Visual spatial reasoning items
---
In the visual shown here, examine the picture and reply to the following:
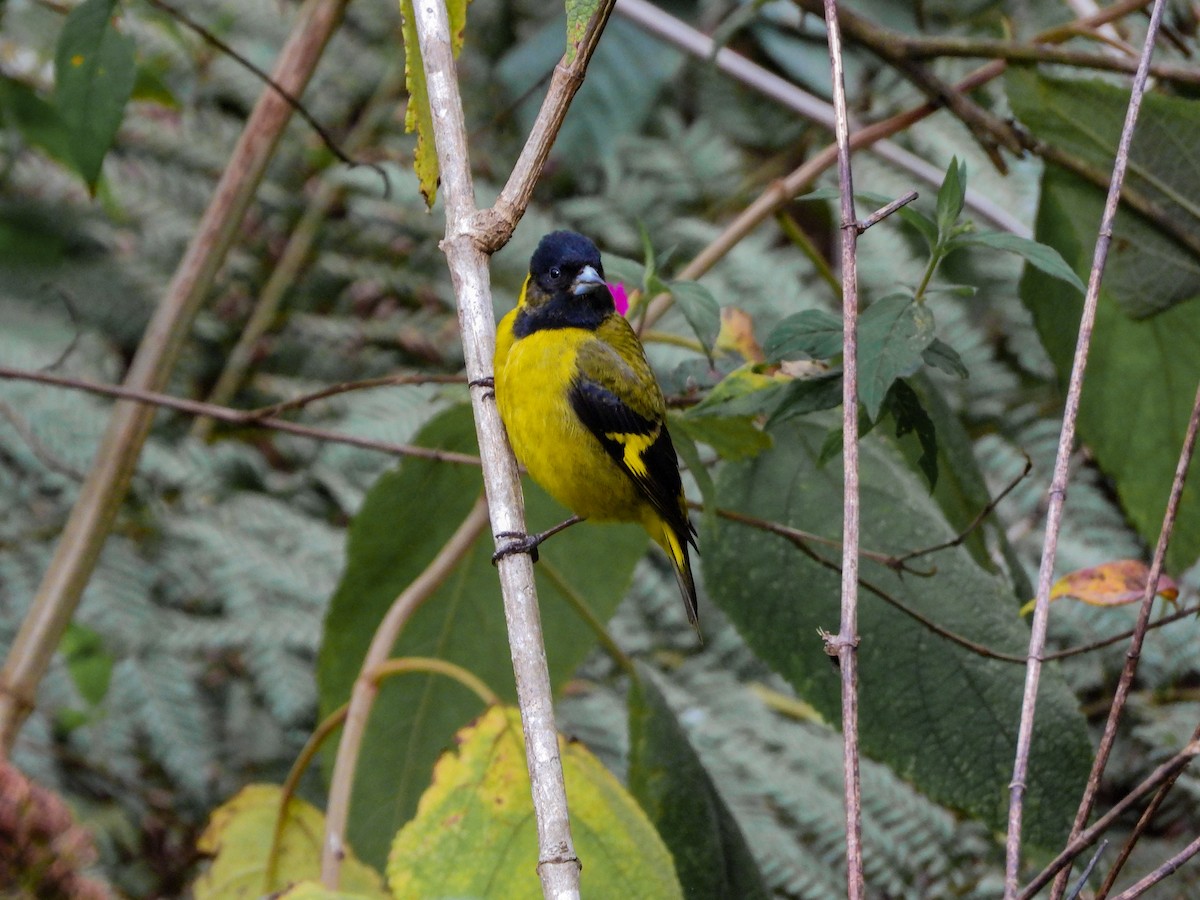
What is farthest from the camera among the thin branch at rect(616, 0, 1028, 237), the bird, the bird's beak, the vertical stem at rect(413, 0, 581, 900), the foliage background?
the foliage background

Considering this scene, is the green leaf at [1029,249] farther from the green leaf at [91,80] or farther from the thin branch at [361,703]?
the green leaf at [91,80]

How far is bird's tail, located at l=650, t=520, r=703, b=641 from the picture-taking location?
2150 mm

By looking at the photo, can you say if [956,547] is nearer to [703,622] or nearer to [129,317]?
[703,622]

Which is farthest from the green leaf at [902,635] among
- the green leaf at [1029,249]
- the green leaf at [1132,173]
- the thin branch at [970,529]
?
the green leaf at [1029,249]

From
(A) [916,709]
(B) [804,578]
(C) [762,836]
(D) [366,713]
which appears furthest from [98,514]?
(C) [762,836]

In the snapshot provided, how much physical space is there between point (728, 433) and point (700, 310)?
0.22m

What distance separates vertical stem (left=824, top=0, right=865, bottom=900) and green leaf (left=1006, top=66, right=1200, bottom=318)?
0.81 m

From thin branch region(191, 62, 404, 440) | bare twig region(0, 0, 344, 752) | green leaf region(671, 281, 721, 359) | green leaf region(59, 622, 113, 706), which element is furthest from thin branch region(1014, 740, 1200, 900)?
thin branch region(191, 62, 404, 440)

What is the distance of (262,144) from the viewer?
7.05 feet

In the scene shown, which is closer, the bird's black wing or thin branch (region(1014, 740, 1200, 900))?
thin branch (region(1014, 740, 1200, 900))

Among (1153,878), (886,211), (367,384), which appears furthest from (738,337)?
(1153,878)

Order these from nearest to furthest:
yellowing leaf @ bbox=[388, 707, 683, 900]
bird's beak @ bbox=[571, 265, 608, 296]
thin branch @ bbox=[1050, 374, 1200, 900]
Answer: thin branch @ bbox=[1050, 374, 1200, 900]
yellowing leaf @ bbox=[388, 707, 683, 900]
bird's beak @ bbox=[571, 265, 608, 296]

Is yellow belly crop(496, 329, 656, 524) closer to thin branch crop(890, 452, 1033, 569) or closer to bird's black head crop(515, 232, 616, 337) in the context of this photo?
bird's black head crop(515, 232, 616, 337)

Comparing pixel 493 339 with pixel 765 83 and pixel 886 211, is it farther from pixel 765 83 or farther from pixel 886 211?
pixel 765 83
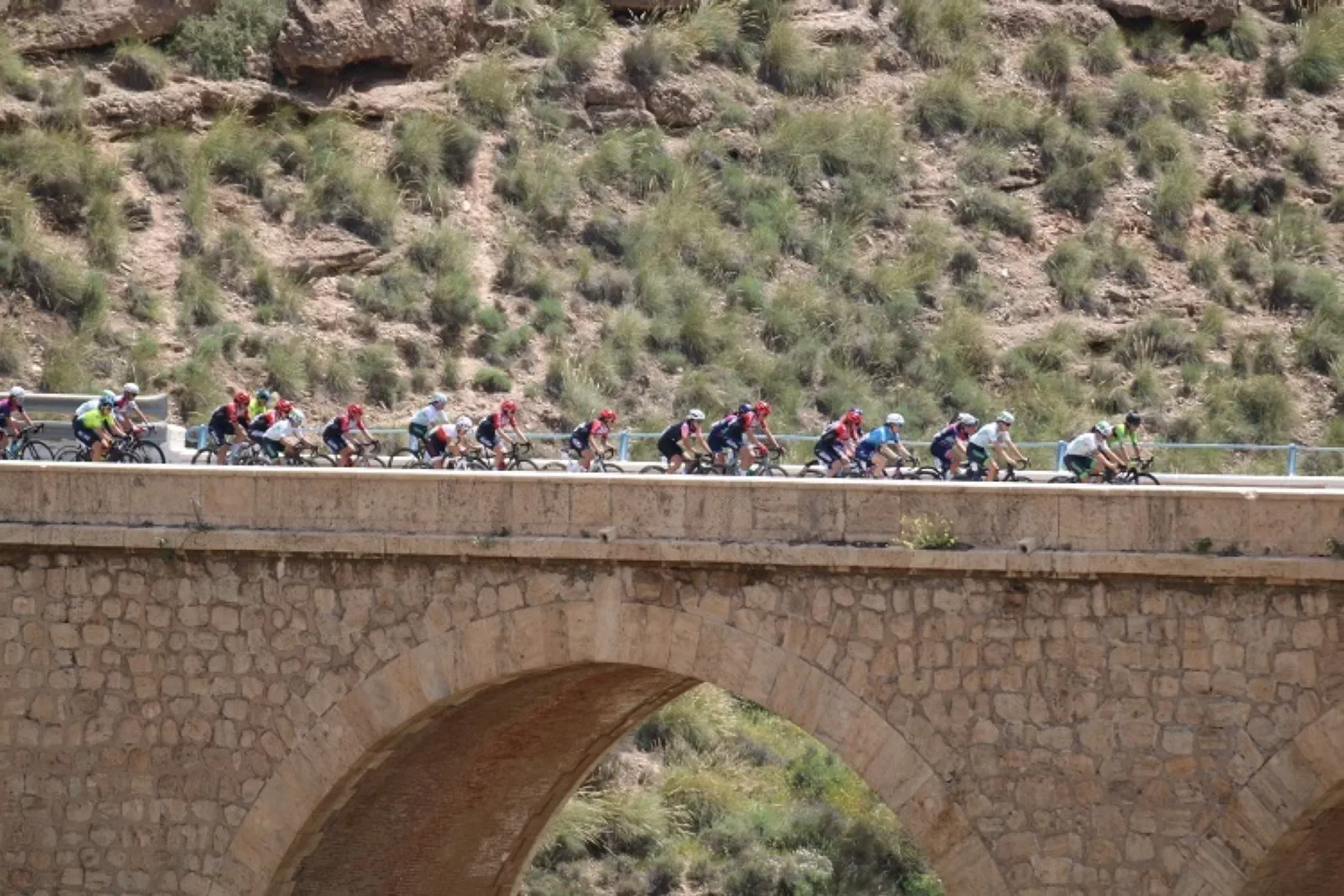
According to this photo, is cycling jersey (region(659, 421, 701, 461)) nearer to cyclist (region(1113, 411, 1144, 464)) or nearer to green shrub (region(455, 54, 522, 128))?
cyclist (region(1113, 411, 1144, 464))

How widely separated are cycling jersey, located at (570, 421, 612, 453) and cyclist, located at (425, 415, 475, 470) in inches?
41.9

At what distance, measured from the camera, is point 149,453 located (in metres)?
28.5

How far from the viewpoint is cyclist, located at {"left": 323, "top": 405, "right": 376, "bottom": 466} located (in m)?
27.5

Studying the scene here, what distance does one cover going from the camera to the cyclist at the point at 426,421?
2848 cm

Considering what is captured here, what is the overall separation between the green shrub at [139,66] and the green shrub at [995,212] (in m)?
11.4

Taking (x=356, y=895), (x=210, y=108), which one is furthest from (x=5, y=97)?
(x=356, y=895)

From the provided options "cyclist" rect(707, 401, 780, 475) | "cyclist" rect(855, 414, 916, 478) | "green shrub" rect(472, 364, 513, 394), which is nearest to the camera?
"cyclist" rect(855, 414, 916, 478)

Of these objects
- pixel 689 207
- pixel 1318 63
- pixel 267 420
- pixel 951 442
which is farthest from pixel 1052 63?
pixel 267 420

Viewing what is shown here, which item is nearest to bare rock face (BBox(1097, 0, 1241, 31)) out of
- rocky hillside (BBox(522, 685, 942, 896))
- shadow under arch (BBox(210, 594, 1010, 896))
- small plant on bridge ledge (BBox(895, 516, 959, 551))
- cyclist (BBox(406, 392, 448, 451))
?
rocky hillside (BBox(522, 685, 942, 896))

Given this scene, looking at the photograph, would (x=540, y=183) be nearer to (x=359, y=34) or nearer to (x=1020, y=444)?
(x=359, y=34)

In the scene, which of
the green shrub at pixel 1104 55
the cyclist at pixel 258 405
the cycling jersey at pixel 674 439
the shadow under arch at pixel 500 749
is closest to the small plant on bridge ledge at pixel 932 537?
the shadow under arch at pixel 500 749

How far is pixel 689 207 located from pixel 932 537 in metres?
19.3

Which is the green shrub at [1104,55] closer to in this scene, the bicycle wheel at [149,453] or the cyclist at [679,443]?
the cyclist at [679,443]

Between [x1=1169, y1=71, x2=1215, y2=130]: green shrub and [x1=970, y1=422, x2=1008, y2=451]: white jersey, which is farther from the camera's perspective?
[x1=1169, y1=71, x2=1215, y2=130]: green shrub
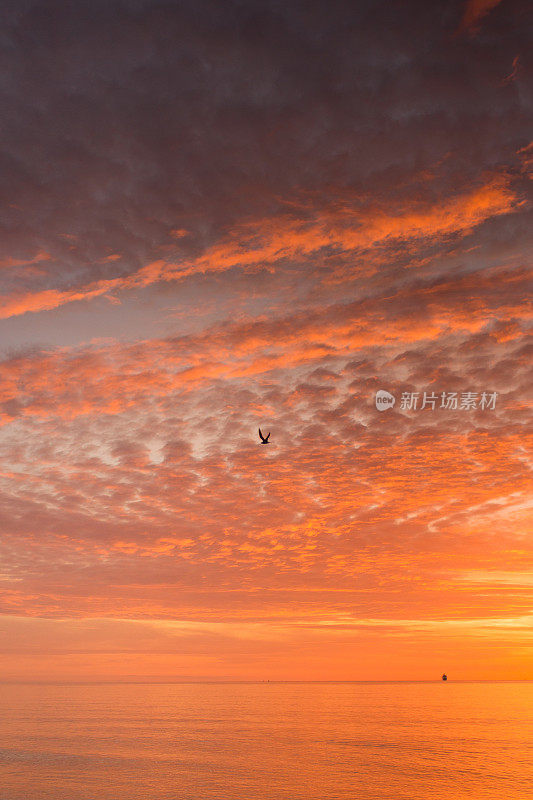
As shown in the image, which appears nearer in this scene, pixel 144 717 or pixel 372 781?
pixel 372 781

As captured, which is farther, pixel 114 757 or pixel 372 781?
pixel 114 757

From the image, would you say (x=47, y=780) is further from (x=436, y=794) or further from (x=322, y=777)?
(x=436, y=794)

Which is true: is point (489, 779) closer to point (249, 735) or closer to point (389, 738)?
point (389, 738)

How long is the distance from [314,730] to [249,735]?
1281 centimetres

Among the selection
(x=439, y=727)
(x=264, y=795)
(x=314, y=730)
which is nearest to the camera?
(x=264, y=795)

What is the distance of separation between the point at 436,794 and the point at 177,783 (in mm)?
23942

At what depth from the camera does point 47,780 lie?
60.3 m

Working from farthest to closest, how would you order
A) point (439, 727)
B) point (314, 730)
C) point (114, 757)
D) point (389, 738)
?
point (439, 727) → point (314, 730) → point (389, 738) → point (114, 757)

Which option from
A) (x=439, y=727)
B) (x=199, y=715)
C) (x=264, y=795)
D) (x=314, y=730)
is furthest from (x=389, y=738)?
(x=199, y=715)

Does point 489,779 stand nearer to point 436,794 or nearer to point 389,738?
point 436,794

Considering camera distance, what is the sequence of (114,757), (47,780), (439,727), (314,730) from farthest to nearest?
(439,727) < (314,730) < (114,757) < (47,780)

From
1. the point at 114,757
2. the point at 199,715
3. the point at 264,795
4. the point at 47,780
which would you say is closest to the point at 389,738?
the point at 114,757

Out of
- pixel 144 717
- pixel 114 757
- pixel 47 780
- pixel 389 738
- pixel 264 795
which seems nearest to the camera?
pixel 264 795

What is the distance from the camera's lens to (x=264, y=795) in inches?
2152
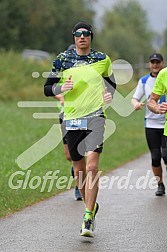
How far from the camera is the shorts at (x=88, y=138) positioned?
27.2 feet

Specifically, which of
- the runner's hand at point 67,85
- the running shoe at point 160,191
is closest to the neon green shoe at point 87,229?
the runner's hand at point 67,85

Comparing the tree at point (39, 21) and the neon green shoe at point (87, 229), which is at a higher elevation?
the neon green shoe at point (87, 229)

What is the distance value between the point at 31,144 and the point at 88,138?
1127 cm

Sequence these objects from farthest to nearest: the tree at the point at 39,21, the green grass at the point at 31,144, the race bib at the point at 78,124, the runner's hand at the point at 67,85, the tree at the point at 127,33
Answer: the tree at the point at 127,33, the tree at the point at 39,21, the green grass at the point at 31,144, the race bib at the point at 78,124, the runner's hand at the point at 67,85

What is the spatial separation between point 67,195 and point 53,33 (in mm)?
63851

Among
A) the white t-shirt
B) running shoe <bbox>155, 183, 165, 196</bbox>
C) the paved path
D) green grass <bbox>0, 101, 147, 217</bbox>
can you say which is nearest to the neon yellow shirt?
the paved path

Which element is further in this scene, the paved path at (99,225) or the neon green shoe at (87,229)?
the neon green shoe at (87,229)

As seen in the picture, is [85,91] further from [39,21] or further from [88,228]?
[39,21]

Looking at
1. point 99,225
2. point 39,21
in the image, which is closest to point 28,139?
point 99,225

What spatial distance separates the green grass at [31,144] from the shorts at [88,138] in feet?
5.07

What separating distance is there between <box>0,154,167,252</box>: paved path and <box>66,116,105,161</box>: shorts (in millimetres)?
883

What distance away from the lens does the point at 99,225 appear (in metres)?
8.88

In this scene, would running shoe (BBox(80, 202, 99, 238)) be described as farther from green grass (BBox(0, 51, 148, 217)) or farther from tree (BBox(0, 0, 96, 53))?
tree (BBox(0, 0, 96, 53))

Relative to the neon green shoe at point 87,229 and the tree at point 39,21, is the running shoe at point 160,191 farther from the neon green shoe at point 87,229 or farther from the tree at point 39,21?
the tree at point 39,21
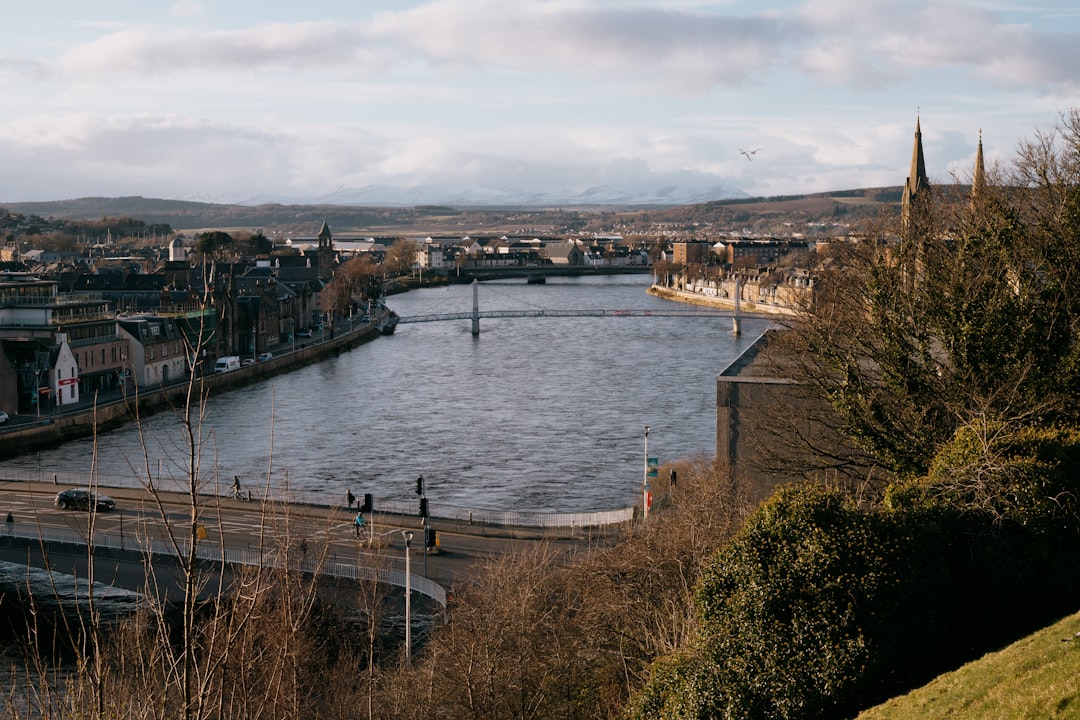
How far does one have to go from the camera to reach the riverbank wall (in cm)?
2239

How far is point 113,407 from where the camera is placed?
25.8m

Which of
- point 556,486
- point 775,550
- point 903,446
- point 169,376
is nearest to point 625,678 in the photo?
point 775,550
---
Could you give back the lines from the line with "Among the selection" up to and including the line with "point (439, 727) →", switching "camera" to "lens" and leaving all else unchanged?

Among the selection
(x=439, y=727)
(x=264, y=795)
(x=314, y=730)
which is nearest to the lens?
(x=264, y=795)

What is the distance of separation between the point at 436,794 and the point at 177,783 (in mm)?
23942

At what depth from the lens does point 47,780 lie?
60.3 m

Working from farthest to closest, how would you order
A) point (439, 727)
B) point (314, 730)
C) point (114, 757)
D) point (389, 738)
?
point (439, 727) → point (314, 730) → point (389, 738) → point (114, 757)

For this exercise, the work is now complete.